# UK citizen marrying US citizen in the United States.



## meganm88 (May 2, 2015)

Hi, my fiance is a citizen of the UK he is coming over for holiday in July. Recently we had discussed getting married while he is over here. We weren't sure if it was legal for us to get married while he's here on a B-2 visitor visa. He isn't planning on moving over here and will have a return ticket. We're planning on moving my daughter and myself over there once everything gets settled. We were planning on getting married in the uk but it seems to be the harder route. Also if it's legal for us to get married while he's here what all documents would he need to bring along with him. This is the first marriage for both of us and us being citizens of two different countries makes it a tad more confusing. We've been looking online but have only found stuff about staying after being married and becoming a US citizen.

Thank you in advance!


----------



## Davis1 (Feb 20, 2009)

you can marry on the visit ..... then they return to the 
UK and you file for a spousal visa for their return ....takes a year 
spousal visa CR1
Immigrant Visa for a Spouse of a U.S. Citizen (IR1 or CR1)

Or 

For a fiancee visa 
K1 Fiance Visa Process Flowchart and Timeline

US Citizen can apply for a special visa to allow a non-citizen (their fiancée) to enter the country in order to get married to a US citizen inside the US.
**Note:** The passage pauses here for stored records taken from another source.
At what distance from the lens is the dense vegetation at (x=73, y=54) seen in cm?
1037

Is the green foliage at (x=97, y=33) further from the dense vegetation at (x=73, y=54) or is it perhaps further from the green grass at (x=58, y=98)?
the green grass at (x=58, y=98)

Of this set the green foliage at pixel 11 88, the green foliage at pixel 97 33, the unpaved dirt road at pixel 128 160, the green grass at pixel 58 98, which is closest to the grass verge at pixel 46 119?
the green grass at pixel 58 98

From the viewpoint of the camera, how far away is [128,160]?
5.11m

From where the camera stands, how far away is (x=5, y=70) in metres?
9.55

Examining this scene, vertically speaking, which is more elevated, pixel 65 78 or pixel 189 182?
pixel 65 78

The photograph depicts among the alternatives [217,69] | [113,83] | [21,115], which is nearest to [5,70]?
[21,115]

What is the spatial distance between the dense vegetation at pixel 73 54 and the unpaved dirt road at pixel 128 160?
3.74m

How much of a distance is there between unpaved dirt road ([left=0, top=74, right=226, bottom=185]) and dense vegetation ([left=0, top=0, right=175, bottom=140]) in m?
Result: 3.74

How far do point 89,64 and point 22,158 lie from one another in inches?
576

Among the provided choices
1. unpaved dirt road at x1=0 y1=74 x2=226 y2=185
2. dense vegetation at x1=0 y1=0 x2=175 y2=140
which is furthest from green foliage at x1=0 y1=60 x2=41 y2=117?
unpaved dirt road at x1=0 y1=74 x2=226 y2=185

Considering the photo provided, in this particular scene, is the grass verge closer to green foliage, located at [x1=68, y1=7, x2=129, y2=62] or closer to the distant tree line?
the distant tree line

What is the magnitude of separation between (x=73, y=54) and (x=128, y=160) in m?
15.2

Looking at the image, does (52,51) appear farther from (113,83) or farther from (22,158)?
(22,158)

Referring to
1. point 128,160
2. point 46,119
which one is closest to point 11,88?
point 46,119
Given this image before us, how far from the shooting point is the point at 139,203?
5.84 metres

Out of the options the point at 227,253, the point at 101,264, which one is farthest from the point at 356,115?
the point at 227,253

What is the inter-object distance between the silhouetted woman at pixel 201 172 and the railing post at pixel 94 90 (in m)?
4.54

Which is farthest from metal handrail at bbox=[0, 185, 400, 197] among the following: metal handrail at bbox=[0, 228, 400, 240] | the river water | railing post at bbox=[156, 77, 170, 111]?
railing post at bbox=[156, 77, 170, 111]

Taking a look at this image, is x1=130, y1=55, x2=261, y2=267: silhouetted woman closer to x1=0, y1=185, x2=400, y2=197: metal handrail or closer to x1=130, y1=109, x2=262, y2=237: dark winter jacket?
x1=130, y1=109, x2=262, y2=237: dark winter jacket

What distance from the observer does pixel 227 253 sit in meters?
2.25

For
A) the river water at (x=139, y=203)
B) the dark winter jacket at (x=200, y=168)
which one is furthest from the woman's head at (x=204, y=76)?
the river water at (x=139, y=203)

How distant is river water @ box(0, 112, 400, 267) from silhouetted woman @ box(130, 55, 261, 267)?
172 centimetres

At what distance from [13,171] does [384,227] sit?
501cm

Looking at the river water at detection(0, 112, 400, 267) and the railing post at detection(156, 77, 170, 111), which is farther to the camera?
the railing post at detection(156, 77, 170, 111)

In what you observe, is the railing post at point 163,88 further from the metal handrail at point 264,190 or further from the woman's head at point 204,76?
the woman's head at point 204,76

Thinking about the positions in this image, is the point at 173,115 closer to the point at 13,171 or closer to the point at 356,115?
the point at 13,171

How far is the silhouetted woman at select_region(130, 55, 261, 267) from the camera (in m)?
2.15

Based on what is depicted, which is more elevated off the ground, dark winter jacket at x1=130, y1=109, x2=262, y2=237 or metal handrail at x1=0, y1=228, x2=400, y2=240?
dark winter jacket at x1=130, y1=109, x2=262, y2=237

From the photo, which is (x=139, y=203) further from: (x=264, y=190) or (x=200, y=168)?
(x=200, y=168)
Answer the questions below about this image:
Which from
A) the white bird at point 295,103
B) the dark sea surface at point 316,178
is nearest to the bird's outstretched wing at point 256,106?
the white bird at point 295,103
Once issued, the K1 visa will allow the non-citizen to enter the United States legally, for 90 days in order for the marriage ceremony to take place. Once you marry, the non-citizen can remain in the US and may apply for permanent residence. While USCIS processes the application, the non-citizen can remain in the US legally
The US citizen income must meet the require minimum to fulfill the affidavit of support
currently $19912 for a 2 person household


----------